In Unicode encoding, all non-punctuation characters are stored in writing order. This means that the writing direction of characters is stored within the characters. If this is the case, the character is called "strong". Punctuation characters however, can appear in both LTR and RTL scripts. They are called "weak" characters because they do not contain any directional information. So it is up to the software to decide in which direction these "weak" characters will be placed. Sometimes (in mixed-directions text) this leads to display errors, caused by the BiDi-algorithm that runs through the text and identifies LTR and RTL strong characters and assigns a direction to weak characters, according to the algorithm's rules.
In the algorithm, each sequence of concatenated strong characters is called a "run". A weak character that is located between two strong characters with the same orientation will inherit their orientation. A weak character that is located between two strong characters with a different writing direction, will inherit the main context's writing direction (in an LTR document the character will become LTR, in an RTL document, it will become RTL). If a "weak" character is followed by another "weak" character, the algorithm will look at the first neighbouring "strong" character. Sometimes this leads to unintentional display errors. These errors are corrected or prevented with "pseudo-strong" characters. Such Unicode control characters are called marks. The mark U+200E (left-to-right mark) or U+200F (right-to-left mark) is to be inserted into a location to make an enclosed weak character inherit its writing direction.

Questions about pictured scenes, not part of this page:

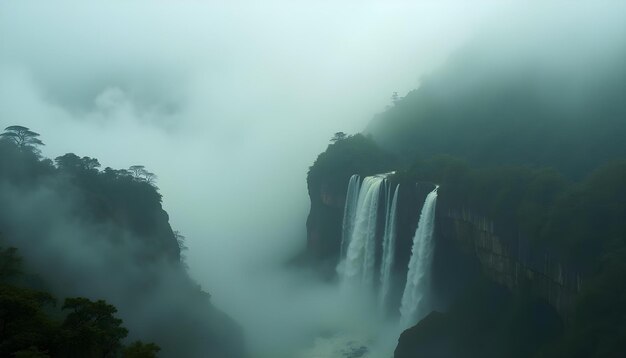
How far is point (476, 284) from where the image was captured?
38938 mm

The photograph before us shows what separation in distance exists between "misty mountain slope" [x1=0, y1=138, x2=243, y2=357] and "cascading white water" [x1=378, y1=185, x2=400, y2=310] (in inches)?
533

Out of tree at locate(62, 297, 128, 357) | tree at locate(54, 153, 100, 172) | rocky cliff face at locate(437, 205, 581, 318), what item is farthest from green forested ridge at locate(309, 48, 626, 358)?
tree at locate(54, 153, 100, 172)

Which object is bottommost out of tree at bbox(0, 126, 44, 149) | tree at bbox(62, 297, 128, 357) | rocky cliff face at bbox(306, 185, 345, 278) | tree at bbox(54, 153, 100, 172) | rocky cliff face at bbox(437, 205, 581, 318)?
tree at bbox(62, 297, 128, 357)

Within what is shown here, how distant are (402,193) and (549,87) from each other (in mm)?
27258

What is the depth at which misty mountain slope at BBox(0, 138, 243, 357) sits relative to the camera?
4109 centimetres

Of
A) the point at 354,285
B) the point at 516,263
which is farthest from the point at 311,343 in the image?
the point at 516,263

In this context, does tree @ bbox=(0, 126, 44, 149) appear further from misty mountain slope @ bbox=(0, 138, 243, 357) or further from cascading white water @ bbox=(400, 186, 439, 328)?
cascading white water @ bbox=(400, 186, 439, 328)

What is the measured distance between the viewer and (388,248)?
4841 centimetres

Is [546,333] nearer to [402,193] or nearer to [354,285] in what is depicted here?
[402,193]

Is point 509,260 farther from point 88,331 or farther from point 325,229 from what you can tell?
point 325,229

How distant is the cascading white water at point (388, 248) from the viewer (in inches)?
1870

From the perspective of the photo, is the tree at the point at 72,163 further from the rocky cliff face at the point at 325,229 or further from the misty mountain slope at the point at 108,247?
the rocky cliff face at the point at 325,229

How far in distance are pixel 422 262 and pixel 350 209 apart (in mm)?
17232

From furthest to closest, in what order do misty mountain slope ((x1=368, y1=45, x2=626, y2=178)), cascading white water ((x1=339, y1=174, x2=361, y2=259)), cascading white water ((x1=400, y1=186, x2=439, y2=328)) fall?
cascading white water ((x1=339, y1=174, x2=361, y2=259)) → misty mountain slope ((x1=368, y1=45, x2=626, y2=178)) → cascading white water ((x1=400, y1=186, x2=439, y2=328))
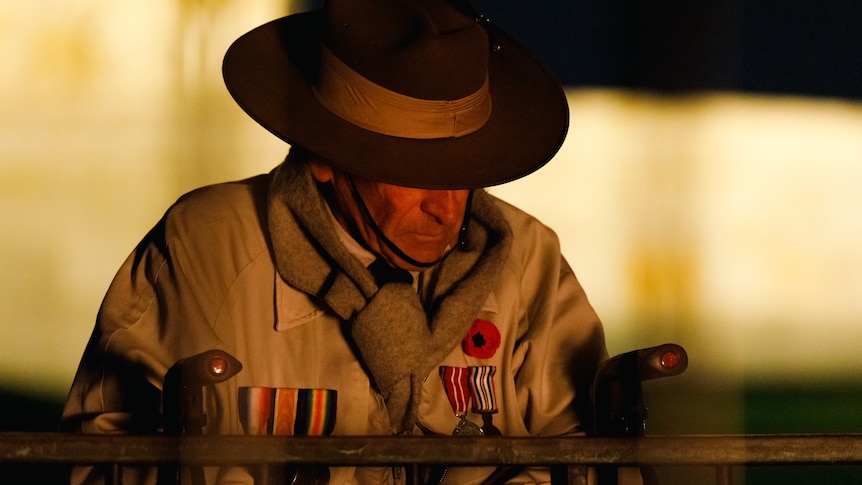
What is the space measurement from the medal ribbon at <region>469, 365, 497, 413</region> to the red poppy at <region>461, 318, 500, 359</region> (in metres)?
0.02

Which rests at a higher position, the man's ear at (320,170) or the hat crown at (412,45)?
the hat crown at (412,45)

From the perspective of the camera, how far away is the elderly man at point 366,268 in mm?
1553

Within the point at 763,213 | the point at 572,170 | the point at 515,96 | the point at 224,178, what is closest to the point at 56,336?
the point at 224,178

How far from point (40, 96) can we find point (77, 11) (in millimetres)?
248

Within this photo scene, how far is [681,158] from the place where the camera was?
41.4 inches

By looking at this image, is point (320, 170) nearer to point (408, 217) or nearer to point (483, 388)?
point (408, 217)

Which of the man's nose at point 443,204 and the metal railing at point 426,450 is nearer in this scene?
the metal railing at point 426,450

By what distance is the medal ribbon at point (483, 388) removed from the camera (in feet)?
5.38

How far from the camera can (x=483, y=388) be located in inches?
65.1

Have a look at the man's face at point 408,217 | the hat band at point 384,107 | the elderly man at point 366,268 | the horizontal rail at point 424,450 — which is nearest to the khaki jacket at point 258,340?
the elderly man at point 366,268

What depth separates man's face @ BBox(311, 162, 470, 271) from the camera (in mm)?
1608

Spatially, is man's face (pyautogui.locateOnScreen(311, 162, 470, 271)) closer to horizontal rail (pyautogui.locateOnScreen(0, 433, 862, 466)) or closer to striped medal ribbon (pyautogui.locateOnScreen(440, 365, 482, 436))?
striped medal ribbon (pyautogui.locateOnScreen(440, 365, 482, 436))

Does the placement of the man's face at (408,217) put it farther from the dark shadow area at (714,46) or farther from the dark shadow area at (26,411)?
the dark shadow area at (26,411)

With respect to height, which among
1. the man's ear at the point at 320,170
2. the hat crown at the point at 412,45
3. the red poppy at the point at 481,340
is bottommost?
the red poppy at the point at 481,340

This suggests that the text-direction "marks" only affect the ordering of "weak" characters. But this page on "Understanding Bidirectional Text" tells a more complex story: In addition to the "implicit markers" U+200E and U+200F, Unicode has two kinds of "explicit" text-direction markers, the "embeds" (U+202A and U+202B) and the "overrides" (U+202D and U+202E). These must be canceled by the "Pop-Directional-Formatting" (PDF) character U+202C.

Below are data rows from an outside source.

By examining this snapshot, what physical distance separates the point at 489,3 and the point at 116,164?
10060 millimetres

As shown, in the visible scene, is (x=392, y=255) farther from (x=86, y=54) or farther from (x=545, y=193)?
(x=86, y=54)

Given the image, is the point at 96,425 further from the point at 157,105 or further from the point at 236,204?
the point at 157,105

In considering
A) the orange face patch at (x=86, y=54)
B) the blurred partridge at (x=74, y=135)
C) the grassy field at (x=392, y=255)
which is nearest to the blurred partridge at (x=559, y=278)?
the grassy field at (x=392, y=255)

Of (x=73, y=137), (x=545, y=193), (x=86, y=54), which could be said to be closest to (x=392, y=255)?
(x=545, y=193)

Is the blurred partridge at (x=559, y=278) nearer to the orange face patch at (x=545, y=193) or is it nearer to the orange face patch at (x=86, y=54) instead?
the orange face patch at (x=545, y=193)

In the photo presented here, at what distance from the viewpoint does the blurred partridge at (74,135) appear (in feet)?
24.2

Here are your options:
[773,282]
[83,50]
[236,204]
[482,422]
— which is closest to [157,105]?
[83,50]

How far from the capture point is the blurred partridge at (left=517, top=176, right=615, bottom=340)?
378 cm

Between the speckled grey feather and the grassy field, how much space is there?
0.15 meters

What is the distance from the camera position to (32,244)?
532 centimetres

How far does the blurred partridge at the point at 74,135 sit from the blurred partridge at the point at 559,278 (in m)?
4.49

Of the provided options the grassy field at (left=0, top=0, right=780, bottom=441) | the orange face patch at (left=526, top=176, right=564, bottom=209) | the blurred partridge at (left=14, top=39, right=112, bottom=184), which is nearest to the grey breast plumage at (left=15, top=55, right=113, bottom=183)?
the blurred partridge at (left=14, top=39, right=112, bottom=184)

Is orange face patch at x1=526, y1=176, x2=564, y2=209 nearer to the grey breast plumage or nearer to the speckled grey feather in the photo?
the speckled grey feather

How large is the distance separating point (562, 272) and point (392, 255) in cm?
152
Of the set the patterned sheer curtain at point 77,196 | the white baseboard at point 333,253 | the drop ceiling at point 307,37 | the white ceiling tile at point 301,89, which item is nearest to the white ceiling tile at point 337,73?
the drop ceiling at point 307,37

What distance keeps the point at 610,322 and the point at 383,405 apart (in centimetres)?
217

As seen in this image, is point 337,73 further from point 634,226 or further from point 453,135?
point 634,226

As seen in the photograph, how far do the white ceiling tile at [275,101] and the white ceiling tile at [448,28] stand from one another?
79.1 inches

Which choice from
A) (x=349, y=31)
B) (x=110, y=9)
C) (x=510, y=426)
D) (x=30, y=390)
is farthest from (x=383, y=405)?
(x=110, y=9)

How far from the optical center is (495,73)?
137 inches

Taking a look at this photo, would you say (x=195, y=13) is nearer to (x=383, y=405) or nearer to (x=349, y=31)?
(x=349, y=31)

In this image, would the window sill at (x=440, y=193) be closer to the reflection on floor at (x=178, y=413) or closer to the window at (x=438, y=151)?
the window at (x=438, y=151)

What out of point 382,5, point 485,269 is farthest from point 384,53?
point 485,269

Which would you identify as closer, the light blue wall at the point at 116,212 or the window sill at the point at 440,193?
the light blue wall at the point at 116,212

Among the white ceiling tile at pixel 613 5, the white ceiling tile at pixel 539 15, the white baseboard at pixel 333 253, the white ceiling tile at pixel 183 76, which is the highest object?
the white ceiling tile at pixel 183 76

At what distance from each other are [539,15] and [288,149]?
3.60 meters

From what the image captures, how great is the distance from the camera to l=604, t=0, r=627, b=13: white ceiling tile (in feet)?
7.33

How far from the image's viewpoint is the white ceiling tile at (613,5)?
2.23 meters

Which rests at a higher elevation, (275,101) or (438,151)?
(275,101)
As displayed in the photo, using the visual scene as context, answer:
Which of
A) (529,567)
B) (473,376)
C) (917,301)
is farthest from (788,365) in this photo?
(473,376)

In the comic, Black Hat Guy uses U+202E, the "Right-to-Left Override" (RLO), which causes following characters to be considered "strong" in the right-to-left direction until the override is ended by a PDF. Does this kind of thing work?
Check out RTLtest.html to see.
Screenshot from Chrome on Linux here:
As the test page notes, Black Hat Guy has apparently managed to subvert the implementation of this corner of Unicode interpretation in all non-Microsoft browser projects, so that the effect of his interventions will be non-deterministic in the absence of detailed knowledge about his collaborators' browser and OS choices.
(We need to do the test in a separate html file because WordPress has a set of obnoxious and hard-to-evade filters, which munge the text of posts in what someone once thought would be intelligent and helpful ways. Among many other annoyances, this results in the loss of most things like the RLO and LRO marks. This same misfeature has also required me to edit the second paragraph of the Wikipedia quotation displayed, because WordPress blithely ignores explicit instructions to the contrary and removes or defaces its attempts to display the relevant code points.)
Update — OK, following up on suggestions in the comments, here's a version of the test using Latin letters. Chrome in Linux screenshot:
So indeed this works in some browser/OS combinations where the other file didn't. I still don't understand why the number-string version of the test produces such curious and variable results, though it obviously has something to do with the fact that in (most?) RTL languages, digit strings are rendered LTR — though this doesn't explain why the right-hand digit string is rendered RTL; plus maybe in the non-IE browsers, the second digit string winds up on the left (a problem that I didn't think about) — though still, it's not clear to me why that should happen with digits and not with letters. Convolutions within convolutions, whatever, it just shows that Black Hat Guy has been hard at work in the councils of the Unicode Consortium as well.
Feel free to tell us about your explorations of these issues in various browsers and text editors and word processing programs. Or (as the cartoon suggests) in IM contexts?